§ **TEXTO DE ESTUDIO**
»»
Otra faceta de ese cariño por lo propio es la preservación del paisaje urbano, basada en el respeto por los edificios que integran el centro histórico. A las medidas municipales para ese fin –como las normas de protección de fachadas y limitación de alturas–, se une el interés de los propios vecinos y propietarios de las construcciones. En Trieste, el principal puerto italiano sobre el mar Adriático, este corresponsal compró un artefacto en vías de desaparición: una brocha de afeitar, en la tienda de Vittorio Toso y sucesores, tal cual el nombre que proclama su letrero, sin cambios desde 1906. La tienda de Toso es una “drogheria”, la palabra italiana que en el comercio tradicional define a algo parecido a las antiguas “casas de ramos generales” rioplatenses.

En la plaza San Giovanni, el local comparte la cuadra con el bar Gran Malabar y la carnicería Suppancig, ambos con frentes del mismo estilo y la misma antigüedad. La vidriera, enmarcada en madera y bordeada de paneles de vidrio pintado de verde y dorado, contiene una decoración hecha con esponjas naturales del mar Mediterráneo y una escafandra de buzo en cobre, recuerdos de una actividad de otros tiempos, porque la extracción de esponjas marinas hoy está prohibida por razones ecológicas.
««
§ **TAREAS REQUERIDAS**
**1.** Según el texto sobre Trieste, ¿desde qué año se mantiene sin cambios el letrero de la tienda de Vittorio Toso y sucesores?
**2.** Devuelve, sin alterar nada, el fragmento del texto sobre Trieste que empieza en "En la plaza" y termina en "por razones ecológicas.".

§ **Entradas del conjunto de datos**
»»
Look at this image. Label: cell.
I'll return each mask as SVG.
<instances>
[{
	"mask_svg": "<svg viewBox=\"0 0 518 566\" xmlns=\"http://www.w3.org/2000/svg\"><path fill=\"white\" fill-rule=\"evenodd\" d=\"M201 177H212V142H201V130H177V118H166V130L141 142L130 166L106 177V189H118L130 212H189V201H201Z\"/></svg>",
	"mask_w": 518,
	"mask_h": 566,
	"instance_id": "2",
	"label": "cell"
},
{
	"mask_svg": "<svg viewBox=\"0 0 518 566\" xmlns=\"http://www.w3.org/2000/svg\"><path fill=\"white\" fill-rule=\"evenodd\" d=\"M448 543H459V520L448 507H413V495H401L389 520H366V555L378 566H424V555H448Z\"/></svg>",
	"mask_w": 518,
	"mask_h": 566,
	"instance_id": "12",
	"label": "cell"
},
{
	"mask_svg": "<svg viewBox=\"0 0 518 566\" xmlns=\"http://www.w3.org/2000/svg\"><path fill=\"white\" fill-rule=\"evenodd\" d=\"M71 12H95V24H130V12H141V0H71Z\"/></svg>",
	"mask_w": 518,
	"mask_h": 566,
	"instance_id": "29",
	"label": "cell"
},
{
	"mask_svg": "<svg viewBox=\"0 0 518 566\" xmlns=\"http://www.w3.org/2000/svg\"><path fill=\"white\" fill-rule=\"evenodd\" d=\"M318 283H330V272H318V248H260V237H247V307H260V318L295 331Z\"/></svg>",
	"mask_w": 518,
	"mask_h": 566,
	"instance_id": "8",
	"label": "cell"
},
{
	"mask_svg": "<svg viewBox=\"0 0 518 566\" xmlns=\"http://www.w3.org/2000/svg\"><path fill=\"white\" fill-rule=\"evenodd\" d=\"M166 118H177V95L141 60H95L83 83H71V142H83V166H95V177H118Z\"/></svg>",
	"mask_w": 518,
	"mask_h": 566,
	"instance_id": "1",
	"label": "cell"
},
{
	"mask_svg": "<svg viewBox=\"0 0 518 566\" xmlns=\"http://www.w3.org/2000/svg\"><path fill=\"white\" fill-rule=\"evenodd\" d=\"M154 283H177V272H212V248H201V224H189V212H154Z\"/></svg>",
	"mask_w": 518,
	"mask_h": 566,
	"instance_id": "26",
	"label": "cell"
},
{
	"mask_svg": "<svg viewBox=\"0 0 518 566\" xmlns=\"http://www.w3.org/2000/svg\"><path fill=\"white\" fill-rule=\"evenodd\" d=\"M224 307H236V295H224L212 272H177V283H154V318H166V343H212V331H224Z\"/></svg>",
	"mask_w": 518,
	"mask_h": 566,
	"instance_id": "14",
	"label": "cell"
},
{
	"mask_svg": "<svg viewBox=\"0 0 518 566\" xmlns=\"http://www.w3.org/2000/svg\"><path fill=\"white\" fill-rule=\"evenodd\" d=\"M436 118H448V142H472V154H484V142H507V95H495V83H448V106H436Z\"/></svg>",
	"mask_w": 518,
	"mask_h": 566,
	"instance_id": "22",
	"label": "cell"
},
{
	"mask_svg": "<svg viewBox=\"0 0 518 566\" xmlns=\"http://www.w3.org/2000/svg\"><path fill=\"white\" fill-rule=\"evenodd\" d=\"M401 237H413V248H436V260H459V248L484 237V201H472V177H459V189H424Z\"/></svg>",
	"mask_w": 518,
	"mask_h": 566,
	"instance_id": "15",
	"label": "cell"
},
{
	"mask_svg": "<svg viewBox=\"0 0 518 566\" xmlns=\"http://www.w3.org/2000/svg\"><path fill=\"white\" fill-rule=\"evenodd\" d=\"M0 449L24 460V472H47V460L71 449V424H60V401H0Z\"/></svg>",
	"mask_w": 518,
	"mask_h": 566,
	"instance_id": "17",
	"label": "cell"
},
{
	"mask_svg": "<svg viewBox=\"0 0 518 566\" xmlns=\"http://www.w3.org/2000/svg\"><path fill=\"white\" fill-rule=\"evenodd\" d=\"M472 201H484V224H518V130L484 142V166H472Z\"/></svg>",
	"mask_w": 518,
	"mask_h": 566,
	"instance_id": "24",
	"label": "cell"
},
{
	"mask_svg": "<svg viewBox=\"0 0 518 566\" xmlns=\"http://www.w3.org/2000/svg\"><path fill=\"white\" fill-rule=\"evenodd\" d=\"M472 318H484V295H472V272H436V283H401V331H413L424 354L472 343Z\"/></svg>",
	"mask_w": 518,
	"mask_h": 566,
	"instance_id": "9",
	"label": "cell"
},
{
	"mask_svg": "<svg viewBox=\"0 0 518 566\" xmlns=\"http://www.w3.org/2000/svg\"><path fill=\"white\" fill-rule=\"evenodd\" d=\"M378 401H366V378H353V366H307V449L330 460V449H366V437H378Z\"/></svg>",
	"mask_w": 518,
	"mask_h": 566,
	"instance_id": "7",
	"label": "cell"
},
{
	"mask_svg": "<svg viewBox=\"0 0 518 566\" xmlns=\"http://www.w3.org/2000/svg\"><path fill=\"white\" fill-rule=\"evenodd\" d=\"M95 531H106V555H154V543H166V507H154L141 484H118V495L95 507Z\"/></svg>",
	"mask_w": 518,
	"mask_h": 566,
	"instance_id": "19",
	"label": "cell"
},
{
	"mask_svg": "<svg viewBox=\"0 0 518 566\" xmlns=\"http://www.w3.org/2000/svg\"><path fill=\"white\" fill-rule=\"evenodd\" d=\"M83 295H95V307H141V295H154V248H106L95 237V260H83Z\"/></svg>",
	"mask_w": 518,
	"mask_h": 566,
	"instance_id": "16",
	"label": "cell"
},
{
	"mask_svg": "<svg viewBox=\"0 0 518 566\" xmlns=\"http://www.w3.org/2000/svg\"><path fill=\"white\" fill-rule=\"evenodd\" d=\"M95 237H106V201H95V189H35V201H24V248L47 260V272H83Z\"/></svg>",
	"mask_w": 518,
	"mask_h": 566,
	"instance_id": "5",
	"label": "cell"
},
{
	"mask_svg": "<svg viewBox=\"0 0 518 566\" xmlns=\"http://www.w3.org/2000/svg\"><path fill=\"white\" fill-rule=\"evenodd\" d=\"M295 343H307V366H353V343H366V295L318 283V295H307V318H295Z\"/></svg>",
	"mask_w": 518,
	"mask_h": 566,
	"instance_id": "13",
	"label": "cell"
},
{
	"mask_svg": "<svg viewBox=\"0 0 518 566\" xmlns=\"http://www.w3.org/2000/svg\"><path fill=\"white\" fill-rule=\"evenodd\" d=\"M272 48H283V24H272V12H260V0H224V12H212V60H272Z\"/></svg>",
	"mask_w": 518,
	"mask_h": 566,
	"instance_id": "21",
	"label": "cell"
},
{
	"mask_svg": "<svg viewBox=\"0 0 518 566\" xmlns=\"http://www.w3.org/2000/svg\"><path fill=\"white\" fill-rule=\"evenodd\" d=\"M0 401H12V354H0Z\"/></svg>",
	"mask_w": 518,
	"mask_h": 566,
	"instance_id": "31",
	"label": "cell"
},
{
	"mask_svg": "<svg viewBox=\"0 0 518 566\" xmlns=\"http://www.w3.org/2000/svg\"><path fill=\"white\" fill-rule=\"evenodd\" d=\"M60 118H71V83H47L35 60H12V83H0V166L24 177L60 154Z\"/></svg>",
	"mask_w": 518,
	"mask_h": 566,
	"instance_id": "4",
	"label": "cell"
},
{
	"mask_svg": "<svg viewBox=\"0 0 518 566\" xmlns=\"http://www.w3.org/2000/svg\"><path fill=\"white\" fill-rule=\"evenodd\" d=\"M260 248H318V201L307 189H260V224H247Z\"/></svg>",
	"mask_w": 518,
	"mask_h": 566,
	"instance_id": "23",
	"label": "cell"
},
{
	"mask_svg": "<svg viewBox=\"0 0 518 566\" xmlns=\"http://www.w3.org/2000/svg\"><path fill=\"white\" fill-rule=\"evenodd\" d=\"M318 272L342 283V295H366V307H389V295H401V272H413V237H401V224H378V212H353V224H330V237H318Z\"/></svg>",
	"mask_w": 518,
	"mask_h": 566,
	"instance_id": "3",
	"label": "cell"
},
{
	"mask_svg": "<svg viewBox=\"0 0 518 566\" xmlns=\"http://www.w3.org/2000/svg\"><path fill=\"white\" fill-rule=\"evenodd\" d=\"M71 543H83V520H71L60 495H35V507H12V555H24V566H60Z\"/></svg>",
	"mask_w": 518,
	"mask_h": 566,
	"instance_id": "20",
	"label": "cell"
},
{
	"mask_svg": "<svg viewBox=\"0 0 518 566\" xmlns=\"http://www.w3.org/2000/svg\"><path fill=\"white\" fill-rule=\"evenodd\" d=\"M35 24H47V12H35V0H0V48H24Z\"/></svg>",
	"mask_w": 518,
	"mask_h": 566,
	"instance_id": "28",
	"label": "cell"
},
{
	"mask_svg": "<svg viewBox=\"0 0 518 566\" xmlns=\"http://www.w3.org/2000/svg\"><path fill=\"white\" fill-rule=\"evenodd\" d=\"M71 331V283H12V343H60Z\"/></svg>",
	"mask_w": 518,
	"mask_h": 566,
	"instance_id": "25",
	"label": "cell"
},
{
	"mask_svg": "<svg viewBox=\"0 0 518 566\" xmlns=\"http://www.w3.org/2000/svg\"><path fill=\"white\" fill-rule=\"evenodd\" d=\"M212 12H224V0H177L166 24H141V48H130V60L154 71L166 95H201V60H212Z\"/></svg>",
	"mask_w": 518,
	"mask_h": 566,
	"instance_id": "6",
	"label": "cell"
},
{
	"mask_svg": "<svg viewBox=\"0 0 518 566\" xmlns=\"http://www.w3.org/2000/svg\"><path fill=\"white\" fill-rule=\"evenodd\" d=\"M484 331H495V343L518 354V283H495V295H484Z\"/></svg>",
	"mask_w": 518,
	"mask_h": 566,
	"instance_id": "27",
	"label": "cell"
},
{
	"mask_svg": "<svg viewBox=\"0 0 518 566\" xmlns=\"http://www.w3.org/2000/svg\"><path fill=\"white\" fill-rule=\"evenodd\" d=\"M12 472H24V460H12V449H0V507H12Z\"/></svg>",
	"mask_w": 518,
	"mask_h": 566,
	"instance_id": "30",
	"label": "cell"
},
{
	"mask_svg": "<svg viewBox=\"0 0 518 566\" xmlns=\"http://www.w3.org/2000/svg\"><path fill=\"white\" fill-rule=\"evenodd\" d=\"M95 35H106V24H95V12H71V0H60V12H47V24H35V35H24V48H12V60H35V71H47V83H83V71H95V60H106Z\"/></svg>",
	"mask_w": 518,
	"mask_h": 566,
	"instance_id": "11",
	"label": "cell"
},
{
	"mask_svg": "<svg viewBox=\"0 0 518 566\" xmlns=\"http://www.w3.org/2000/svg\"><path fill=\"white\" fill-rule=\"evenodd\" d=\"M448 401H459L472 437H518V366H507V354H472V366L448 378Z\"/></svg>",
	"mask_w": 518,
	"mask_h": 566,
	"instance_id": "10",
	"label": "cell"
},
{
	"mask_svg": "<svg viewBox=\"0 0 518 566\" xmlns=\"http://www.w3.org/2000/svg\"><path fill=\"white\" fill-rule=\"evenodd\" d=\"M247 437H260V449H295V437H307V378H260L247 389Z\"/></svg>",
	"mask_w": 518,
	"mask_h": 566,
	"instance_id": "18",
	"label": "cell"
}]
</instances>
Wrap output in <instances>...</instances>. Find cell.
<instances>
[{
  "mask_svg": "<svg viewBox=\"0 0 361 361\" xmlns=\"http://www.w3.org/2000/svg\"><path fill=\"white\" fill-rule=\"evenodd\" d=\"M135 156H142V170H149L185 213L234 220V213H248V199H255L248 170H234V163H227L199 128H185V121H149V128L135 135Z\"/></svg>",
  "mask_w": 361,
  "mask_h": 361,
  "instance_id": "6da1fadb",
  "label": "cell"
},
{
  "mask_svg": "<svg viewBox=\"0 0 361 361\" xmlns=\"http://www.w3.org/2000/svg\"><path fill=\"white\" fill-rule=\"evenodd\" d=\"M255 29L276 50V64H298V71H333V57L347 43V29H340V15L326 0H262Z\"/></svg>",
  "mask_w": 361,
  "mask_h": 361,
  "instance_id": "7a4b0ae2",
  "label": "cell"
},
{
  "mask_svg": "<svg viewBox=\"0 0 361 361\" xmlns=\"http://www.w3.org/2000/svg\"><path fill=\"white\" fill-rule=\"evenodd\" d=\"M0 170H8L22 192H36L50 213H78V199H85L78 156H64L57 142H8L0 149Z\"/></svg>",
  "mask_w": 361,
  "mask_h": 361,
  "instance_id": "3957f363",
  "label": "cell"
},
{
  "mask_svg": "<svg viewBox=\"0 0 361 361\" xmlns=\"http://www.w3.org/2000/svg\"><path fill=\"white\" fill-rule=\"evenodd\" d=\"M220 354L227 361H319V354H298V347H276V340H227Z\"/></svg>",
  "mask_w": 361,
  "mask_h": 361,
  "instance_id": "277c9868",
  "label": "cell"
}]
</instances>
««
§ **RESULTADOS OBTENIDOS**
**1.** Desde 1906.

**2.**
En la plaza San Giovanni, el local comparte la cuadra con el bar Gran Malabar y la carnicería Suppancig, ambos con frentes del mismo estilo y la misma antigüedad. La vidriera, enmarcada en madera y bordeada de paneles de vidrio pintado de verde y dorado, contiene una decoración hecha con esponjas naturales del mar Mediterráneo y una escafandra de buzo en cobre, recuerdos de una actividad de otros tiempos, porque la extracción de esponjas marinas hoy está prohibida por razones ecológicas.